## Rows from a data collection

• • • • •

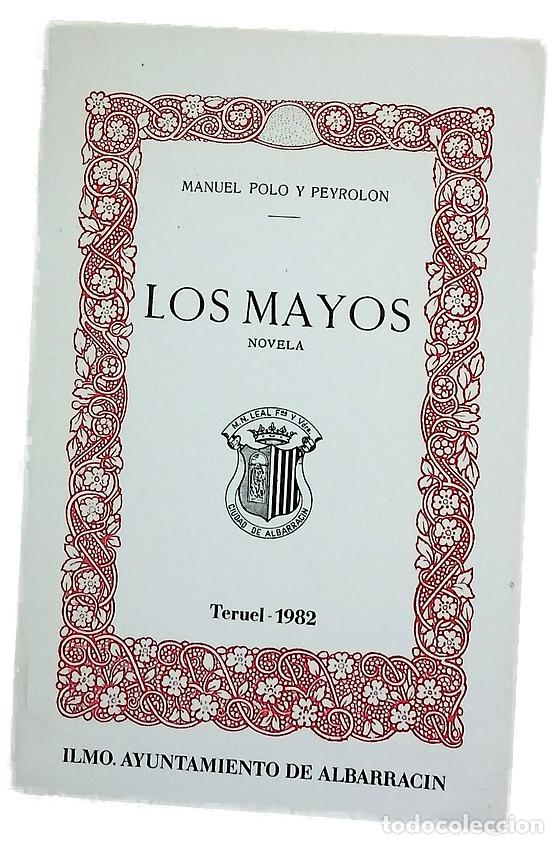 B&uuml;cher: Los Mayos novela - Polo y Peyrol&oacute;n, Manuel; Men&eacute;ndez y Pelayo, Marcelino
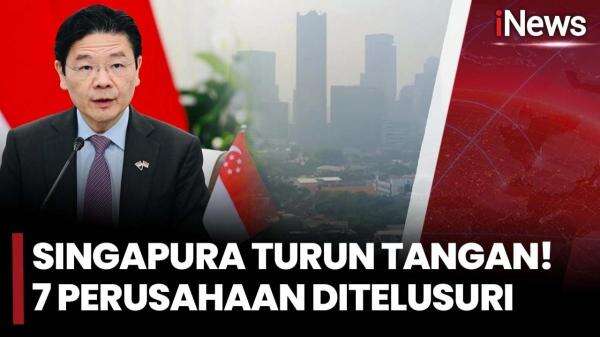 Singapura Selidiki 7 Perusahaan Terkait Karhutla, PM Lawrence Wong Ancam Sanksi Tegas Lintas Batas Singapura Selidiki 7 Perusahaan Terkait Karhutla, PM Lawrence Wong Ancam Sanksi Tegas Lintas Batas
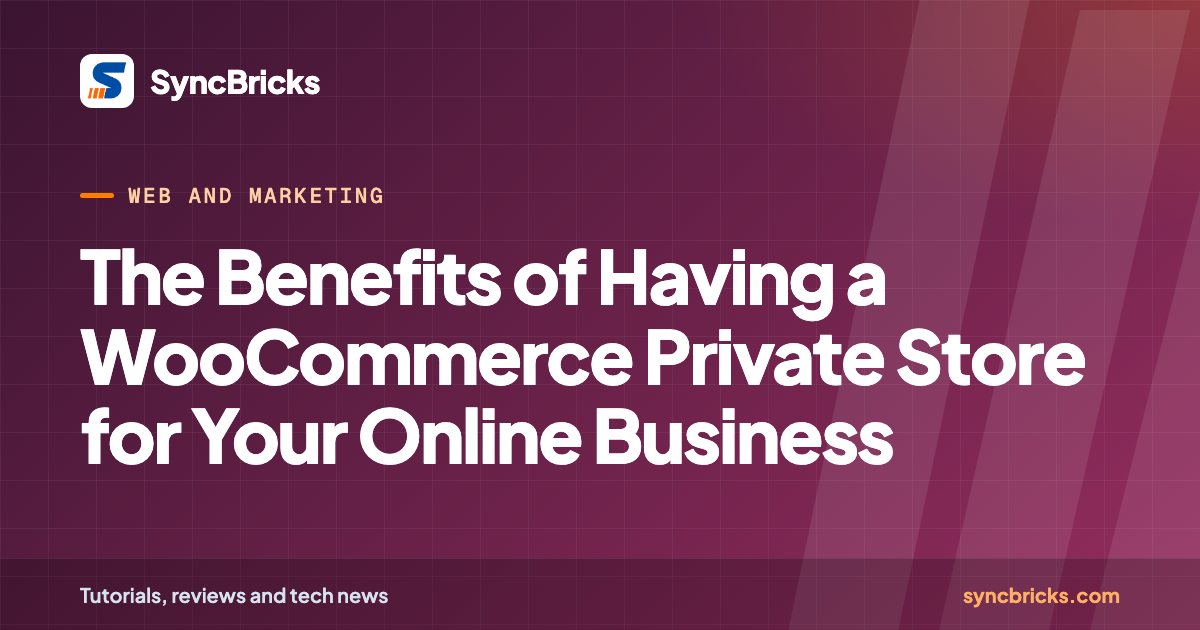 The Benefits of Having a WooCommerce Private Store for Your Online Business: SyncBricks cover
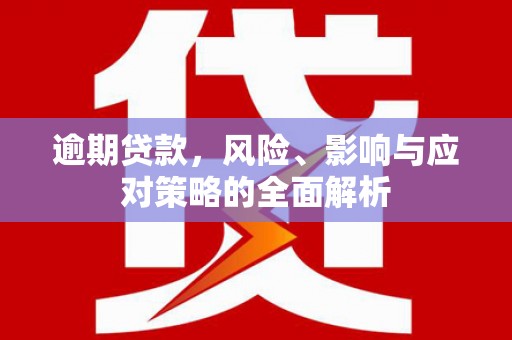 和平逾期贷款，风险、影响与应对策略的全面解析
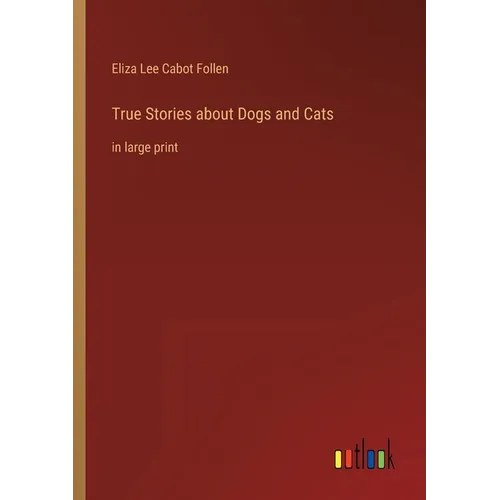 True Stories about Dogs and Cats: in large print - Paperback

• • • • •

## Work to be completed
Transcribe every one of the rows above verbatim, leaving the pictures out of your answer.

## Task response
 B&uuml;cher: Los Mayos novela - Polo y Peyrol&oacute;n, Manuel; Men&eacute;ndez y Pelayo, Marcelino
 Singapura Selidiki 7 Perusahaan Terkait Karhutla, PM Lawrence Wong Ancam Sanksi Tegas Lintas Batas Singapura Selidiki 7 Perusahaan Terkait Karhutla, PM Lawrence Wong Ancam Sanksi Tegas Lintas Batas
 The Benefits of Having a WooCommerce Private Store for Your Online Business: SyncBricks cover
 和平逾期贷款，风险、影响与应对策略的全面解析
 True Stories about Dogs and Cats: in large print - Paperback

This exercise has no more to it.